With the weather heating up, the Kansas State Collegian decided to cool down as with former K-State rower and recent alum Meggie Murray. Murray was recently named the Big 12 Scholar-Athlete of the Year for women’s rowing, and was nominated for the 2015 NCAA Woman of the Year award.
We caught up with her off the lake to get her thoughts on the award and life in general.
Q: How did it feel to be named Big 12 Scholar-Athlete of the Year?
Murray: I was very surprised first of all, but receiving the award is a huge blessing just because of how much support I’ve received while I was on the rowing team. It’s cool to just see all of it pay off and to see something come from it. I know there are many people who work just as hard as I do and don’t get recognized for it. It’s an honor to receive it.
Q: Now that your rowing career is over, what was your favorite rowing moment?
Murray: I don’t know if I can pick one. Just over the years I’ve had favorite memories from each time. A lot of times it’s smaller things that I remember, like crazy bus rides out to Tennessee or going out to eat with all of my other teammates or even eating at (the) training table. A lot of stuff happens in between that just makes all of it more enjoyable than it could have been.
Q: What would you say is your favorite Disney or Pixar movie?

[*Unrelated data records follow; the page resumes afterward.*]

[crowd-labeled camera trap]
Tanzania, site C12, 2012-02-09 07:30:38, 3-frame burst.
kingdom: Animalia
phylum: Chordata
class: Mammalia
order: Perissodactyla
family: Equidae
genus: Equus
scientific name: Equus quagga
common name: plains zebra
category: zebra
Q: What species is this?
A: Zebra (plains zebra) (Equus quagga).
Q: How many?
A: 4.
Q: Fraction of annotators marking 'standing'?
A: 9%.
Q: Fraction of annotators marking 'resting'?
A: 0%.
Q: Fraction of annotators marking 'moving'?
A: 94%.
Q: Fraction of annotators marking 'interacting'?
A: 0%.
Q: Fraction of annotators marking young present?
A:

Murray: If I can be honest, I’m not a huge cartoon person. I don’t watch cartoons that much. I know “Toy Story” is Pixar, but I haven’t seen that in like 15 years. I’d probably go with “Tangled.” I like the more modern ones. Maybe “Beauty and the Beast.” I don’t know.
Q: To the best of your knowledge, what was the last song you listened to?
Murray: The last song that I listened to was probably on the last Jason Mraz (album), I was listening to (it) in the car yesterday.
Q: What would you say are some of your personal heroes?
Murray: I would say I’ve always looked up to my parents. They’ve been phenomenal role models for me growing up and I’ve very lucky for that.
Q: What would you say is the hardest thing about rowing that people might not realize?
Murray: I think when I came in, I was extremely naive to how difficult it was and how much of a team sport (it is). I remember having seen people and thinking that it just looked effortless when really it’s grueling and the worst pain that I’ve ever been through in my life.
Q: What does the future look like for Meggie Murray?
Murray: I am actually starting my dietetic internship and masters degree at KU Med in August.